→ **Source extract**
Enabling "DarwinCore Archive (DwC-A) export" module

image

Archilegt commented 2 years ago

Related:

6373

6410

To check: Updated Myriatrix DwC-Archive should form at: https://myriatrix.myspecies.info/gbif-dwca.zip @ManonGros may be able to run this archive through the GBIF IPT validator and give feedback to me and @therobyouknow

On Mon, Jun 7, 2021 at 3:53 PM Ben Scott [b.scott@nhm.ac.uk](mailto:b.scott@nhm.ac.uk) wrote:

I’ve also updated the permissions on your Scratchpad so should you want to rebuild the archive again you can visit http://myriatrix.myspecies.info/#overlay=admin/config/content/dwcarchiver and click the link “Rebuild” next to GBIF DwCA.

I have tried it on http and https and it is not working on my side. If it becomes functional, I could trigger DwC-A updates at will and it would be easier to send regular updates to GBIF.

Archilegt commented 2 years ago

Just to be clear: Fixing formation of DwC-A via admin/config/content/dwcarchiver is not a topic for today. It is an important thing to do but it can wait and it can be tracked on a separate issue.

→ **Task list**
**a.** List every person or user account named in the thread on enabling the DarwinCore Archive export module.
**b.** Extend the thread on enabling the DarwinCore Archive export module, picking up after its final comment.

→ **Source data**

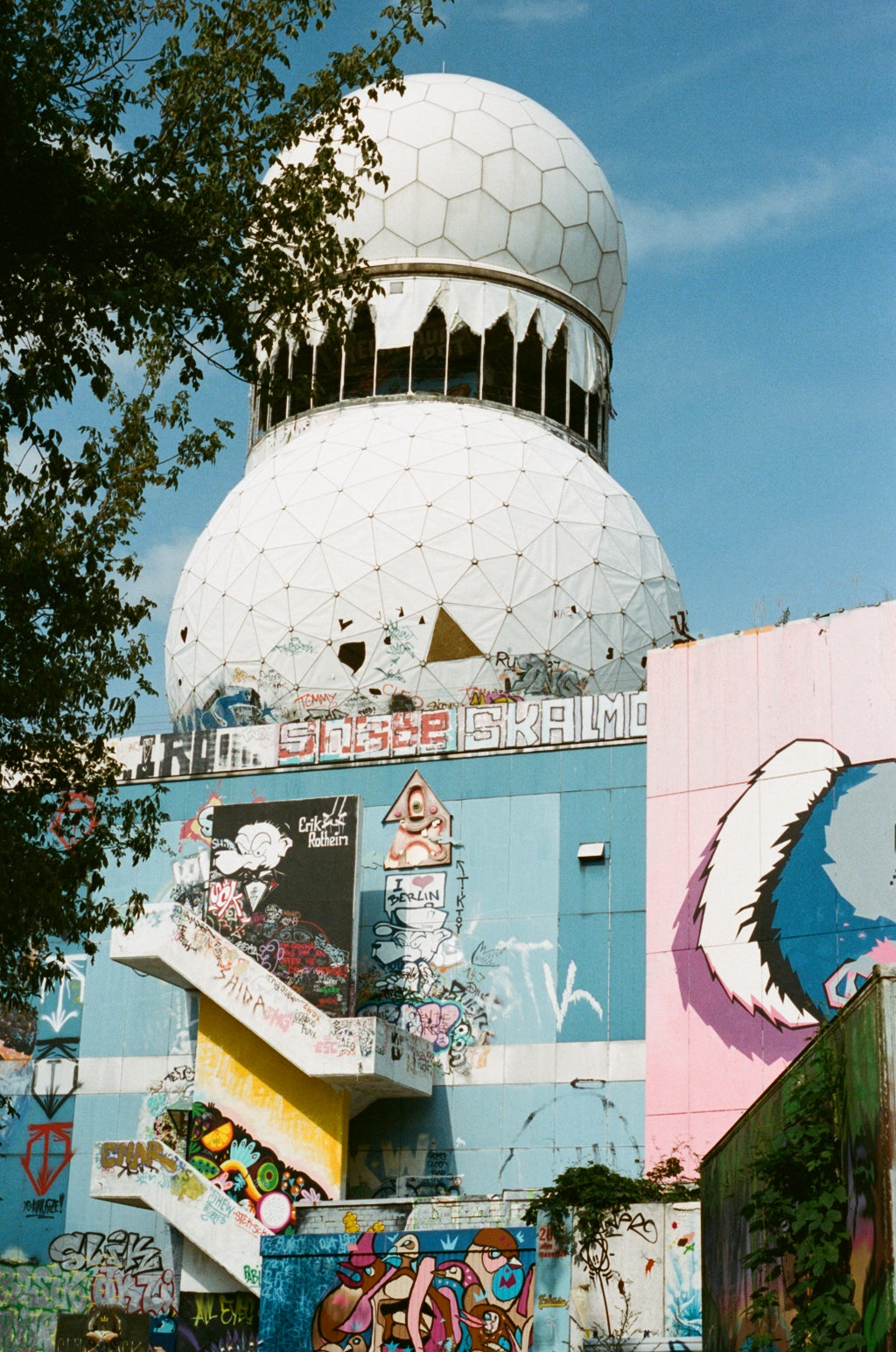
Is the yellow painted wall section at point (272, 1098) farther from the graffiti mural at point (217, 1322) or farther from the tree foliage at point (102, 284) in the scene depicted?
the tree foliage at point (102, 284)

→ **In response**
**a.** Archilegt, @ManonGros, @therobyouknow, Ben Scott

**b.**
therobyouknow commented 2 years ago

Thank you @Archilegt

The "DarwinCore Archive (DwC-A) export" module is now enabled

And there is now a facility to download, to your machine, 2 .zip files - see this URL when logged in as admin: https://myriatrix.myspecies.info/admin/config/content/dwcarchiver/list

image

Can you access this to download? If not I will attempt to perform the downloads by clicking on the download links. Do you know how to make the downloaded zip files available to DarwinCore Archive?

Later on I would be looking to update the training with information about how to do it. https://scratchpads.readthedocs.io/en/latest/index.html

benscott commented 2 years ago

Hi @Archilegt - I've just rebuilt the DwC-A. Can you downlod the latest version now?

Archilegt commented 2 years ago

It may be a temporary glitch but both https://myriatrix.myspecies.info/#overlay=admin/config/content/dwcarchiver and https://myriatrix.myspecies.info/admin/config/content/dwcarchiver/list give me "Access denied". I have two GBIF/DwC-A related options (DwC-Archive settings and GBIF registration settings) in Content but not DwC-Archiver and consequently I cannot access "List" within it. image

benscott commented 2 years ago

I'll talk to Rob now and we'll sort out the access permissions - in the meantime the latest DwC-A is available at https://myriatrix.myspecies.info/gbif-dwca.zip

Archilegt commented 2 years ago

Many thanks, @benscott and @therobyouknow! I already see the file size change, from 2.0 to 2.1 Mb.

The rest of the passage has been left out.